▶ [Excerpt to read]

On a warm day in June, Eisenberg had walked 5 to 6 miles by 1 p.m. Later in the evening, he intended to walk a 2-mile round trip to a meeting on the Los Angeles River.

Eisenberg habitually leads Sierra Club walks and has climbed the group’s list of 275 mountain hikes — known as 100 Peaks — at least four times each. Over and over again, he returns to the Diederich Reservoir, one of his favorite trekking spots, in the Brockmont area. To date, he guesses he’s been on about 90% of Glendale’s streets.

(Eisenberg’s passion for the outdoors is longstanding; he recalled climbing his first “official mountain” — Mt. Washington in New Hampshire — when he was 16.)

With so much ground covered already, what’s left is mostly dead-end streets at this point, he said. It’s now his mission to go and “pick them all up,” strategically, he said.

After putting proverbial pegs on a map, Eisenberg reckons he has about half of the city’s dead-end streets to go.

“When you have a route and you’re walking a loop and here’s this street and the sign says it doesn’t go through, and you think, ‘Well, I’ll just keep going on my route’,” Eisenberg said of his previous tendency to avoid the dead-ends.

Now Eisenberg’s thinking of recruiting others to tackle the city’s roads to nowhere — by leading a Sierra Club walk expressly dedicated to the dead ends.

He’s done one before, in the Brockmont area, “and it kind of drove participants nuts,” said Eisenberg, chuckling.

Perhaps unsurprisingly, Eisenberg has become passionate about pedestrian safety. For the past several weeks, he’s been a familiar face at Glendale City Council meetings, urging local leaders to do more to protect residents that prefer two legs to four wheels.

In some ways, it’s an act of self-preservation. At a June 4, meeting, Eisenberg told council members he’s faced several near-death experiences while out walking. During his comments, he singled out the intersection of Maryland Avenue and Doran Street as particularly problematic.

His prodding seems to, at least tentatively, have paid off — or tapped into an existing local zeitgeist.

“I know our public works director [Yazdan Emrani] was taking notes as to those intersections,” Mayor Ara Najarian said after Eisenberg’s comments.

“Knowing just a little bit about street light, traffic light timing, it is a complex series of variables,” Najarian added, and directed Emrani to look into Eisenberg’s specific complaints.

On June 11, just a week after Eisenberg told the council more needed to be done to prevent motorists from running red lights — and other safety suggestions — council members voted to allocate $90,000 to update the city’s pedestrian plan.

Not long after that, Bradley Calvert, the city’s assistant director of community development, asked Eisenberg if he’d like to join a pedestrian safety committee the city is in the process of launching. He accepted the invitation.

▶ [Provided data]
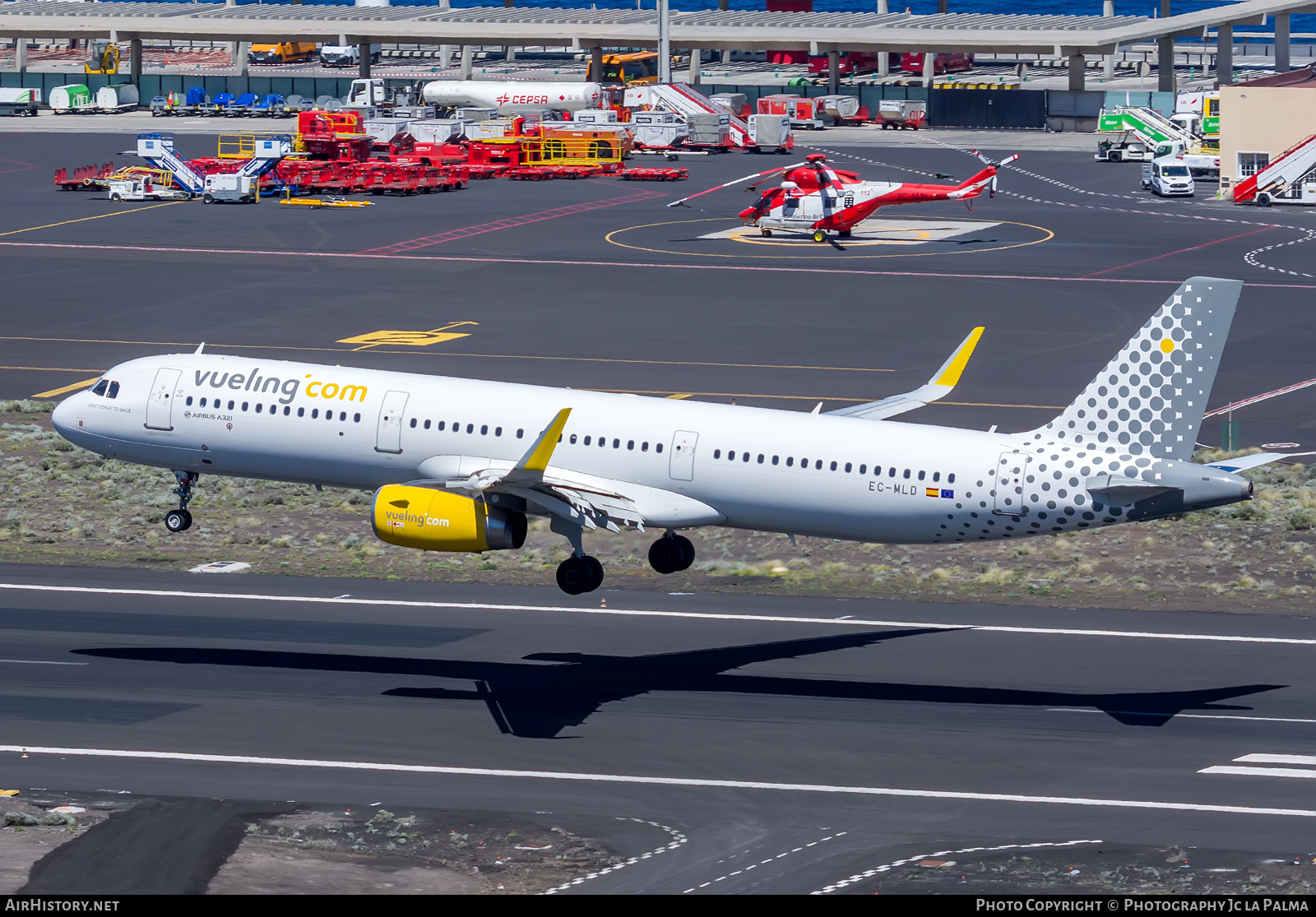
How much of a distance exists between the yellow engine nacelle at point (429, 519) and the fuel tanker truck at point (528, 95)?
495ft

▶ [Required action 1] Retype everything in the article on Eisenberg's walking from "(Eisenberg’s passion for" down to "he was 16.)".
▶ [Required action 2] According to the article on Eisenberg's walking, why is his push for pedestrian safety partly an act of self-preservation? Answer in one to three sentences.
You can set the lines aside; none of them are needed here.

▶ [Task result 1]
(Eisenberg’s passion for the outdoors is longstanding; he recalled climbing his first “official mountain” — Mt. Washington in New Hampshire — when he was 16.)

▶ [Task result 2] It is partly self-preservation because Eisenberg has faced several near-death experiences while out walking. He told this to the Glendale City Council at its June 4 meeting.